Q: You often reflect on trade-offs in software design. How does that mindset influence how you approach Python around models?

I try to never make a design decision without asking: what am I trading away? That mindset applies whether I’m designing a Python library or writing a 20-line script. The most important trade-off I keep coming back to is the right level of abstraction. Too low, and the code becomes painful to use; reading a dfs file used to require around 50 lines of boilerplate. Too high, and you lose composability.

MIKE IO was designed to hit that balance; a single line to read a file but built on top of pandas, so the pieces connect naturally to the rest of the ecosystem. Pandas is basically like a Swiss army knife of tools related to tabular data like database tables, Excel files).

I don’t subscribe to the “Not Invented Here” mindset where developers avoid using external libraries or tools, but I think hard before introducing a new dependency. Every dependency is a trade-off too.

Q: What challenges have you seen when Python is used in modelling workflows?

The challenges are real, especially when people are coming from GUIs and Excel. Scripts written for yourself tend to have hardcoded paths, assumptions that only make sense on your own machine, and no error handling. They work once, for you, and then become a burden for anyone else who tries to use them. There’s also a learning curve that’s easy to underestimate; Python looks approachable but writing code that others can read and reuse is a different skill from writing code that just runs. I’ve seen a lot of scripts that solved the right problem but couldn’t outlive the person who wrote them. That’s not an argument against Python; it’s an argument for investing in the basics of good scripting practice alongside the technical skills, which is something I try to actively support through knowledge sharing across the organisation and the Python community.

Q: How can Python help maintain scientific intent as modelling results are reused or revisited?

Python code is a much better record of what was done than a Word document. The assumptions are in the code, the steps are explicit, and anyone can re-run it and get the same result. A Word document describes what someone did; Python code is what they did. When modelling results need to be revisited or handed to someone else, that difference matters a lot.

Q: Python has known limitations. Why do you continue to use it in your work?
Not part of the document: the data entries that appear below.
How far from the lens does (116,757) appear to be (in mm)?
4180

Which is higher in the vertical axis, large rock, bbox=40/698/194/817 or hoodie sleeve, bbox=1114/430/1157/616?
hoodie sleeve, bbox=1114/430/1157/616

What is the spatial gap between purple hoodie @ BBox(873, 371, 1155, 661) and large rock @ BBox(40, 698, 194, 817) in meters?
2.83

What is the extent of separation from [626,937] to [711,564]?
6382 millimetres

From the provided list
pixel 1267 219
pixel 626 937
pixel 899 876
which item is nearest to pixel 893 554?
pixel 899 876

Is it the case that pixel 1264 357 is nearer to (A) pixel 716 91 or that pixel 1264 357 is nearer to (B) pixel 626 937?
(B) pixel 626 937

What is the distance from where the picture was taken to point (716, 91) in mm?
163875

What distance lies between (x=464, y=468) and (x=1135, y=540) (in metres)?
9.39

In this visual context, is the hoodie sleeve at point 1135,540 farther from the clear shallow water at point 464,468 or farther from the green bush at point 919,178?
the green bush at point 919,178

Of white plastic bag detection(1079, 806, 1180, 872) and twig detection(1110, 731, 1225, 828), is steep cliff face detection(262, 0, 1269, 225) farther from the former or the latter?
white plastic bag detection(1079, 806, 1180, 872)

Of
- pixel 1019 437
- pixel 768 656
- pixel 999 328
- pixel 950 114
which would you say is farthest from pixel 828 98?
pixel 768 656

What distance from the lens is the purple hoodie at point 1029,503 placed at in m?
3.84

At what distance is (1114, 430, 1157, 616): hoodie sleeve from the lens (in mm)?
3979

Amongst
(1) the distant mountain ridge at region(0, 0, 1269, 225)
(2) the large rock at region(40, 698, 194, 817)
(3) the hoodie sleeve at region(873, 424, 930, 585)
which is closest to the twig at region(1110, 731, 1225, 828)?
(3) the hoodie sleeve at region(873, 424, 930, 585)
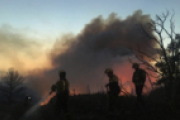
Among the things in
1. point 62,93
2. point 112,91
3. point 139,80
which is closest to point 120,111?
point 112,91

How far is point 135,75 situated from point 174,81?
76.8 inches

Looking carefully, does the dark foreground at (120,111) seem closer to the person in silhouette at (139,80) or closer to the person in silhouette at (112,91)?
the person in silhouette at (112,91)

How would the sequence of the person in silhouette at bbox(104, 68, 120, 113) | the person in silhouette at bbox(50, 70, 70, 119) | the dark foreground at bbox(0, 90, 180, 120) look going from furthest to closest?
the person in silhouette at bbox(104, 68, 120, 113) → the person in silhouette at bbox(50, 70, 70, 119) → the dark foreground at bbox(0, 90, 180, 120)

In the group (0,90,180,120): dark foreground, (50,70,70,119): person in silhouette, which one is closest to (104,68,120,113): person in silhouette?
(0,90,180,120): dark foreground

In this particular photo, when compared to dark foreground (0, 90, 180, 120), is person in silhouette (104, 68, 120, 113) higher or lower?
higher

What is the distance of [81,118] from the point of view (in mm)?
8711

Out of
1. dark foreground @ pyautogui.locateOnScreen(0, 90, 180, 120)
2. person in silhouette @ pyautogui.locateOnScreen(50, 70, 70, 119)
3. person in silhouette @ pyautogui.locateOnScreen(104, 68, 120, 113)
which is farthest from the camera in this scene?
person in silhouette @ pyautogui.locateOnScreen(104, 68, 120, 113)

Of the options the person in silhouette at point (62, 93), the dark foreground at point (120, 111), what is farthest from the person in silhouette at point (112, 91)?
the person in silhouette at point (62, 93)

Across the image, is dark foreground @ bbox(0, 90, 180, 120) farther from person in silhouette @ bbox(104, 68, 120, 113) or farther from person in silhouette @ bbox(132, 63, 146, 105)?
person in silhouette @ bbox(132, 63, 146, 105)

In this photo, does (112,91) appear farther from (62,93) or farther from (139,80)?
(62,93)

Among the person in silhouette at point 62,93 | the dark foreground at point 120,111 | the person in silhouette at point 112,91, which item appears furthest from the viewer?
the person in silhouette at point 112,91

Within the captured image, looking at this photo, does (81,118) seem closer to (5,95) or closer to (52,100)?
(52,100)

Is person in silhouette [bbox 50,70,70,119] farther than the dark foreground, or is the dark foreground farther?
person in silhouette [bbox 50,70,70,119]

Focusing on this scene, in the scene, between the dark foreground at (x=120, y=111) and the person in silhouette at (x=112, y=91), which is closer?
the dark foreground at (x=120, y=111)
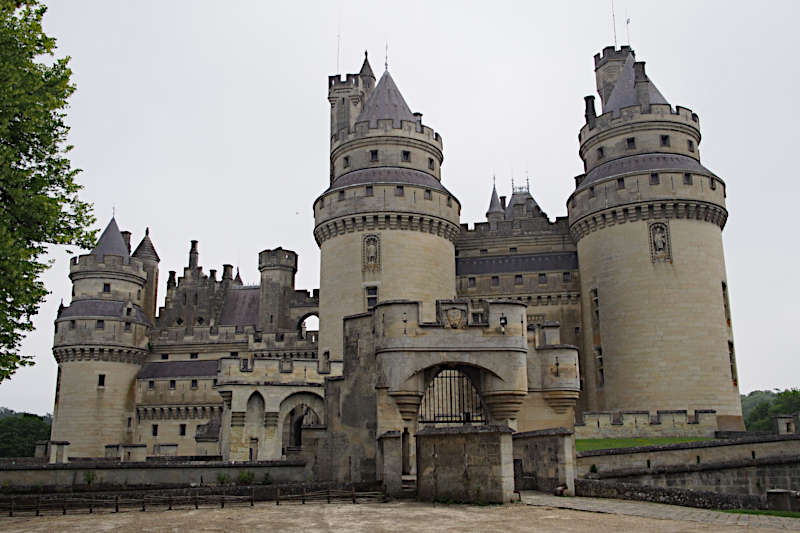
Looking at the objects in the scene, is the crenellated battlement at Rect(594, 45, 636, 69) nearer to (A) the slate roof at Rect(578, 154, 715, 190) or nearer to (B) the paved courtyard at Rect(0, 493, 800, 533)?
(A) the slate roof at Rect(578, 154, 715, 190)

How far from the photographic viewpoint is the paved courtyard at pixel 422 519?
13336 mm

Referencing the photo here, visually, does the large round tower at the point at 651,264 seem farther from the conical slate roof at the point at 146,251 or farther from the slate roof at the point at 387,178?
the conical slate roof at the point at 146,251

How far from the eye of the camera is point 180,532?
42.9 ft

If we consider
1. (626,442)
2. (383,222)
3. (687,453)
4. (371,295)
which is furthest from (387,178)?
(687,453)

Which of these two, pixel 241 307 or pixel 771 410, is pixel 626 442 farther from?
pixel 771 410

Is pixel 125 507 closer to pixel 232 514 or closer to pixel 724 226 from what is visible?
pixel 232 514

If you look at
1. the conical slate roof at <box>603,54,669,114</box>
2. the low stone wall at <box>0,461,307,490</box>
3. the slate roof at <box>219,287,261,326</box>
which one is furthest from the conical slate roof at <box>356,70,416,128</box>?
the low stone wall at <box>0,461,307,490</box>

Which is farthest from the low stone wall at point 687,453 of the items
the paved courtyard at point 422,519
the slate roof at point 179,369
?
the slate roof at point 179,369

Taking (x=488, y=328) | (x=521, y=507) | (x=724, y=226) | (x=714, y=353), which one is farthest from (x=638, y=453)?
(x=724, y=226)

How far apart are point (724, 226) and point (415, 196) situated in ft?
54.6

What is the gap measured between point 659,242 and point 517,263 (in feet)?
29.7

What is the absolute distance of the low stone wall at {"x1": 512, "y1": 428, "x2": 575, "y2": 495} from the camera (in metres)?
19.6

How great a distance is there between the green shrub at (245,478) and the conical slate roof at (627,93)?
27762mm

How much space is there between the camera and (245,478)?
Result: 25.0 m
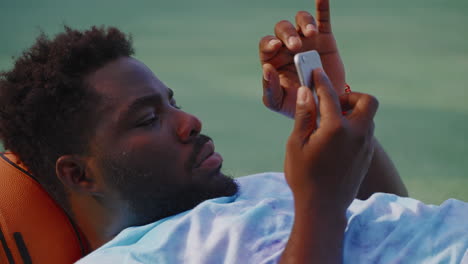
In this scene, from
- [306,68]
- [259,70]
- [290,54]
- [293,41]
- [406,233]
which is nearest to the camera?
[306,68]

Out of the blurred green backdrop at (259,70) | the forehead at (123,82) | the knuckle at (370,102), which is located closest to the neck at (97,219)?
the forehead at (123,82)

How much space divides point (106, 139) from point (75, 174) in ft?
0.36

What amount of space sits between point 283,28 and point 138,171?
0.45m

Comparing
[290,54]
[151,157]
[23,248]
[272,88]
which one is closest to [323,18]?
[290,54]

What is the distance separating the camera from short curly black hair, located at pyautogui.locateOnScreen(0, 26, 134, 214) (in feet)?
4.66

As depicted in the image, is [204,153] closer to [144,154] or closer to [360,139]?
[144,154]

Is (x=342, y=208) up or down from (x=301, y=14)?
down

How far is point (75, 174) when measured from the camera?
1.44m

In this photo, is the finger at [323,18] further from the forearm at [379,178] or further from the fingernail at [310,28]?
the forearm at [379,178]

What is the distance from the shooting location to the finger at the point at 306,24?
1432 mm

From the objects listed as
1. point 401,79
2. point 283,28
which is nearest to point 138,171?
point 283,28

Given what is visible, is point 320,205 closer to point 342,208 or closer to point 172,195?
point 342,208

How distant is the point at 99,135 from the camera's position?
1.42 metres

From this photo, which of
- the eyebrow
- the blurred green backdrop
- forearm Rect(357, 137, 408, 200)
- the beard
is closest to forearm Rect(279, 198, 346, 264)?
the beard
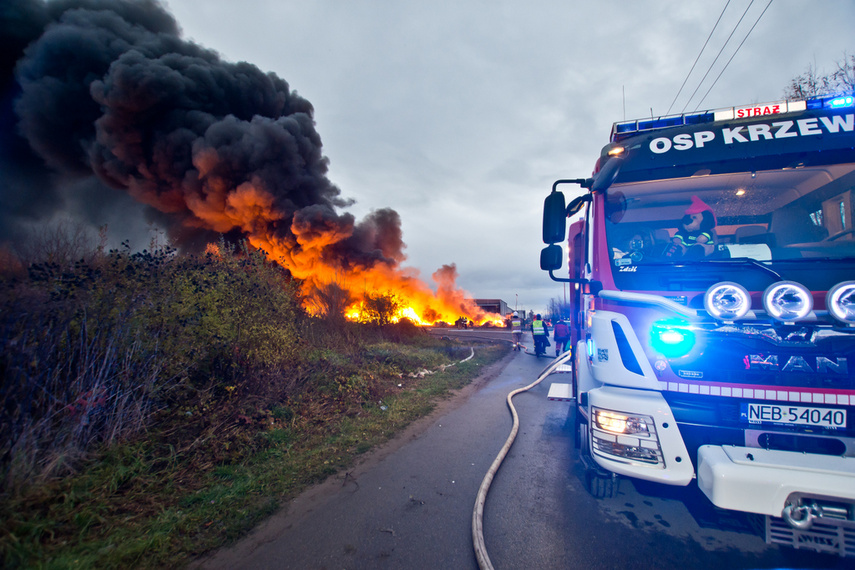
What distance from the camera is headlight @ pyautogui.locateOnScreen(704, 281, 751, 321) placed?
2.33m

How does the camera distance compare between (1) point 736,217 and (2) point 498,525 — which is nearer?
(2) point 498,525

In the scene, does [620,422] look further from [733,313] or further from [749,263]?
[749,263]

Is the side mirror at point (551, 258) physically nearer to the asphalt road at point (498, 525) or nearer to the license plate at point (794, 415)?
the license plate at point (794, 415)

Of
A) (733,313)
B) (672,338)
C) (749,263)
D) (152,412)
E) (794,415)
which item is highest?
(749,263)

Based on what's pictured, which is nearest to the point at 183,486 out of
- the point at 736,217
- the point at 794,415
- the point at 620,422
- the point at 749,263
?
the point at 620,422

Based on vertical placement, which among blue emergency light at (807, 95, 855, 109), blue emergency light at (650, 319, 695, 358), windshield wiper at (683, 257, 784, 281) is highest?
blue emergency light at (807, 95, 855, 109)

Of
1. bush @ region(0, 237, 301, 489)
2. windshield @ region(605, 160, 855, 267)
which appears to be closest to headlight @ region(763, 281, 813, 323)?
windshield @ region(605, 160, 855, 267)

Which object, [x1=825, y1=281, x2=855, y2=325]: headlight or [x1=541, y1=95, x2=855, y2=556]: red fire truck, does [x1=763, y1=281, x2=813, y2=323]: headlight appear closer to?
[x1=541, y1=95, x2=855, y2=556]: red fire truck

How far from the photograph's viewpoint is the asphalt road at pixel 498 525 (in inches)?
94.7

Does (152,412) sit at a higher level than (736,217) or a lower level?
lower

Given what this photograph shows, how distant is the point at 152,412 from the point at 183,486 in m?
0.99

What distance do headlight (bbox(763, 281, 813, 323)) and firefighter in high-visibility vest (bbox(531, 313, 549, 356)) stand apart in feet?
39.1

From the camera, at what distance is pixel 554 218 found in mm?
3412

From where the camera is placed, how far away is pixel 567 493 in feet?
11.1
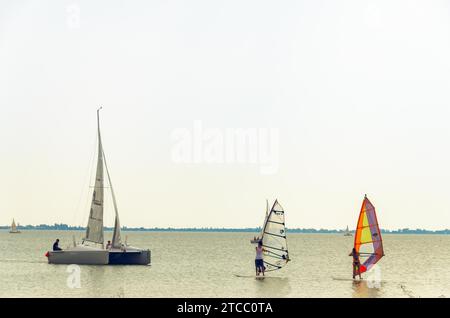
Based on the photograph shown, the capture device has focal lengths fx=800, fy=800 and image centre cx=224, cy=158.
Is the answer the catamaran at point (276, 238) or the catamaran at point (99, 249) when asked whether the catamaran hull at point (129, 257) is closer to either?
the catamaran at point (99, 249)

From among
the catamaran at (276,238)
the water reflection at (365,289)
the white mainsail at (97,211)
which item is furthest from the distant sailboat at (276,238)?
the white mainsail at (97,211)

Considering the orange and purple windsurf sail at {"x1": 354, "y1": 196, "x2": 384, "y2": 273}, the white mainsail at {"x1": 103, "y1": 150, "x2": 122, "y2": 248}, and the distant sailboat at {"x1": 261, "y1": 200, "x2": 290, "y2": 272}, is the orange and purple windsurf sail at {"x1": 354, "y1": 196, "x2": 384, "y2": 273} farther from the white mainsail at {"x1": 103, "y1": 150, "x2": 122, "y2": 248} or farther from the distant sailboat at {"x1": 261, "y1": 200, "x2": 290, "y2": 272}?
the white mainsail at {"x1": 103, "y1": 150, "x2": 122, "y2": 248}

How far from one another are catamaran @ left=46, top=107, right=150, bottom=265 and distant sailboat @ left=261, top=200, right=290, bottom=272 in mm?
14848

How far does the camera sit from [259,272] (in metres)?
56.6

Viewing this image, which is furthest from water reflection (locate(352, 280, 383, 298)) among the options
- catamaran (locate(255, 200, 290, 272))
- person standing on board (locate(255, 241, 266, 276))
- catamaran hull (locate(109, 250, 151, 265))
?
catamaran hull (locate(109, 250, 151, 265))

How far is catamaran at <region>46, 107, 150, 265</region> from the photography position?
6606 cm

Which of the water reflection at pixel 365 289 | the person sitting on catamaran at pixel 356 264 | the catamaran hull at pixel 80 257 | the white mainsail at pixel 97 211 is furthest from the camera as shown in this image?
the white mainsail at pixel 97 211

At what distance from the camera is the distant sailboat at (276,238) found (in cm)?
5694

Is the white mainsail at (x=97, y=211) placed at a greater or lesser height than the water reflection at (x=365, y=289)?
greater
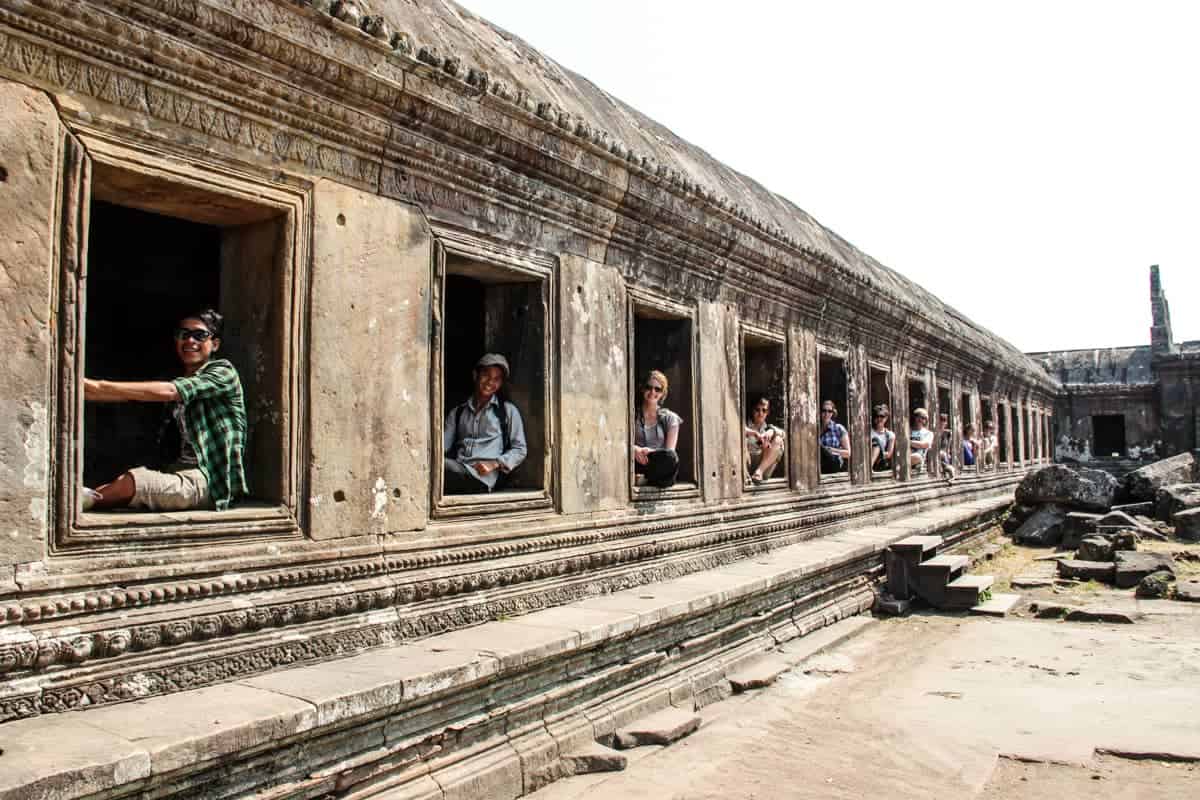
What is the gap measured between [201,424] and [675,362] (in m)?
3.96

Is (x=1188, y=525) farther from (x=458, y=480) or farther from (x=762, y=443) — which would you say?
(x=458, y=480)

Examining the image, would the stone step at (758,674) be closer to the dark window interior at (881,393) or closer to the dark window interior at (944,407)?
the dark window interior at (881,393)

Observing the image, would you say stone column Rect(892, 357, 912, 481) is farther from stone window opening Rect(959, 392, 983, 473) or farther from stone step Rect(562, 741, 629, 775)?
stone step Rect(562, 741, 629, 775)

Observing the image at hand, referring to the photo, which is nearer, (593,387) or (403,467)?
(403,467)

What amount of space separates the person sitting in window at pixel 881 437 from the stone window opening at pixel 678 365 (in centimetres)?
472

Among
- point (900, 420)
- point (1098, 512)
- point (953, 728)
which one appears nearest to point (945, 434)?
point (1098, 512)

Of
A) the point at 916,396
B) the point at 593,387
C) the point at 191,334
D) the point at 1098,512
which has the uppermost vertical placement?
the point at 916,396

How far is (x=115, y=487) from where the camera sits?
3662mm

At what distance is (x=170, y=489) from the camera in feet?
12.4

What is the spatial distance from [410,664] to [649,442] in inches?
128

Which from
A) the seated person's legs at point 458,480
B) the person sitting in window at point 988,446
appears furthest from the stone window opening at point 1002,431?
the seated person's legs at point 458,480

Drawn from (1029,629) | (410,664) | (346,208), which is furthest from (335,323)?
(1029,629)

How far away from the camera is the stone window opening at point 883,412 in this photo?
450 inches

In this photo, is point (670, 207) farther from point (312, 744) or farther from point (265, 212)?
point (312, 744)
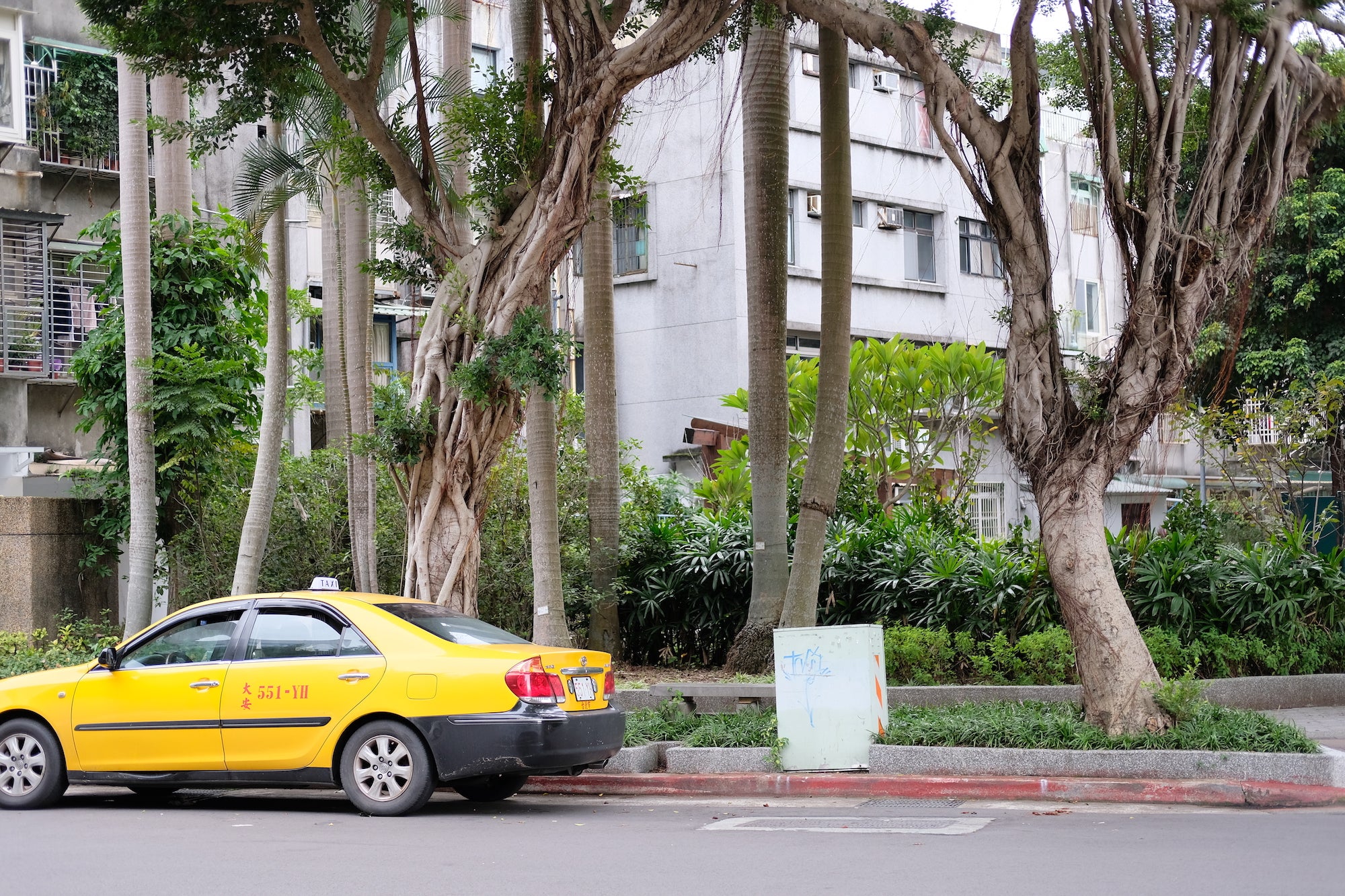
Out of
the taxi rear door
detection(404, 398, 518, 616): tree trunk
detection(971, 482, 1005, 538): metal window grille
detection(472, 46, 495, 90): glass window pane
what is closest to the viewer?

Python has real limitations. The two-language problem is a genuine one. Python is great for building workflows, but for performance-critical parts you often need another language, and managing both is a real cost. Python is slow for heavy computation, and the honest answer is that most of the fast code in Python isn’t Python at all. numpy, pytorch, and many scientific libraries are compiled code under the hood. At DHI, we do the same, with low-level C and C++ libraries handling the performance-critical parts.

There are languages I genuinely love; the elegance of dplyr and ggplot2 in R, Ruby’s beautiful syntax, Julia’s mathematical notation and clean solution to the two-language problem, and Matlab was the standard in simulation for a long time. But that comparison is almost unfair; R, Julia and Matlab win in their narrow domains precisely because they are designed for them, tailored to statistics, math or simulation.

Python wins by being good enough at everything. And collaboration matters; it would be counter-productive for me to work in a language that the people around me don’t use. Python is the de facto standard in machine learning and geospatial, and for a company like DHI, working at the intersection of water, environment and data, that’s exactly where we need to be. Geospatial is relevant to almost everything we do today; ML and agentic AI will be part of everyone’s work life very soon, and that ecosystem is built on Python. That’s not a compromise; it’s the right choice.

Python increasingly acts as the connective layer between physics-based models, machine learning and environmental data workflows.

Python is not a modelling method, but it plays an important supporting role in many workflows.

Used carefully, it can help make modelling work more transparent, repeatable and easier to revisit, which is often what determines whether modelling results remain useful over time.